Monday, July 29, 2013

Atheist Wins Debate in Delivery but NOT in Content

A congregant asked me to view a debate between an Atheist and a Christian Apologist (Sam Harris//William Craig).  If you Google Notre Dame’s God Debate II: “Is the Foundation of Morality Natural or Supernatural?” you’ll find it on You Tube.  It’s interesting.  Here’s my take on it.

At first glance, it would seem that Harris (the Atheist) “won” the debate.  What I am conceding by saying this is that Harris seems to have won by his manner and his delivery, hitting the right emotive buttons for emotional suasion.  His rhetoric was excellent. 

Nevertheless, with regard to the actual question at hand, I believe that Craig (the Christian) made the better argument in terms of reason and pure logic.  However, truth be told, reason and pure logic rarely inspires people or convinces people.

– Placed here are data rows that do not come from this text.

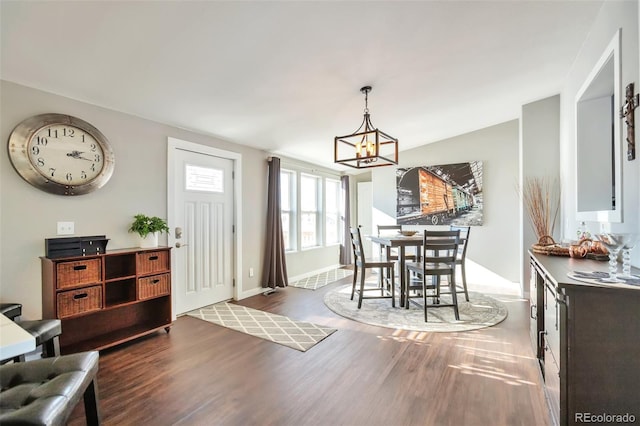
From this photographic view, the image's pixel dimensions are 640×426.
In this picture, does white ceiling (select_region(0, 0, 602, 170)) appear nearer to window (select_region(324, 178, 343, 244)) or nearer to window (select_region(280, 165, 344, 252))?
window (select_region(280, 165, 344, 252))

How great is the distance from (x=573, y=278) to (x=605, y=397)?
507mm

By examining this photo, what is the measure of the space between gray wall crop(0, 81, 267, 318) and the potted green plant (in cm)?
12

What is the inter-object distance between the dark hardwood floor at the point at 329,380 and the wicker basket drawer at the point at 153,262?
67cm

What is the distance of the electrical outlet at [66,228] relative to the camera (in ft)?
8.17

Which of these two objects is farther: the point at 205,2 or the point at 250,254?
the point at 250,254

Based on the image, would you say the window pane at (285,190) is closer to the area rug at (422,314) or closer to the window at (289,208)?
the window at (289,208)

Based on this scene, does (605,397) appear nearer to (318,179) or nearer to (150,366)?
(150,366)

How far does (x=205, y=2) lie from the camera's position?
1.71 m

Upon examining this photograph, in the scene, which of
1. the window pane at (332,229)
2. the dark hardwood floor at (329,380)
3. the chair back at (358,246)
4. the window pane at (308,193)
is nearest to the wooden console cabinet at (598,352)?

I have to agree with Craig and say that Harris does not adequately address the question about the foundation for moral values.  Yes, I know that Harris claims that he tried to do exactly that, but he did not do so convincingly.  I was not at all persuaded by his rationale.

What Harris does is what everyone does when building an ontological case at its source.  He begins with a given, a two-part a priori assumption: (1) We are conscious beings and (2) we want wellbeing.  Now, as to the second part of this a priori assumption, wellbeing, Harris says that the axiom (self-evident truth) that goes with it is this: the worst possible misery for everyone is bad!

Craig claims that the foundation for that kind of statement is God.  On the other hand, Harris essentially says that there is no need of a foundation for that statement, for it is self-evident.  In that sense it becomes a mere truism.  His argument therefore is basically a tautology: “The worst possible misery for everyone is bad and it is obviously bad for everyone to experience the worst possible misery, so we must seek humanity’s wellbeing given that the worst possible misery for everyone is bad.”

But that is an assumption that presumes a foundational moral premise, which is precisely the key question of the debate.  That is, on what basis can we “authoritatively” say this?  In other words, Harris does not actually debate the question at hand; rather, he simply pronounces it as an axiomatic given.  In that sense, Craig is correct.  Harris never directly addresses the fundamental question, which is: what is the foundation for accepting the moral premise that “the worst possible misery for everyone is bad” (other than the fact that we humans do not like being miserable)?

What Harris does do very effectively is raise all the questions that religious wars and divisive religious doctrines have raised over the centuries: if there is a God, who is this God, what kind of God is God, and how do we rightly and properly come know this God?  These are questions touching upon theodicy, epistemology, hermeneutics, historical witness, and divine revelation respecting the intersection between phenomenology and the numinous.  He brushes aside these religious questions, as if they have no value worth considering, by summarily asserting that there is no evidence for religious beliefs in the first place.  History begs to differ with him on that assertion.  Here Harris makes the classic 18th century enlightenment assumption that goes something like this: Today we are smarter than that!  The ancients were more gullible and ignorant in their day and therefore believed in things that cannot be substantiated in today’s modern more enlightened world.

Suffice it to say that all these subjects (and more) have been discussed and debated by secular and religious philosophical scholars for centuries.  Harris is simply the new kid on the block repeating ancient arguments against any belief in God in the face of the existence of evil.  But Harris never addresses the question of the real nature of goodness verses evil, or why there is evil, or why we humans have a moral nature at all (other than to give a nod to evolutionary dynamics—which results in another tautology = “we are moral creatures because evolution produced us that way, and we know that evolution made us that way because that’s the way we are”).

So, no, I am not convinced by Sam Harris’ cool, smart, and well-presented arguments.  In short, my conclusion stands with William Craig’s.  I’d put it this way: it is true that one need not be a religious believer in God, in order to live as a moral person; nevertheless, as I understand the nature of the universe without God as its creator, I see no valid reason why anyone must or should or have-to choose morality over immorality, for there would be no real moral foundation (an authoritative “Says Who?!”) for choosing to live a moral life as such—other than to feel obligated to choose morality because Sam Harris says that I must.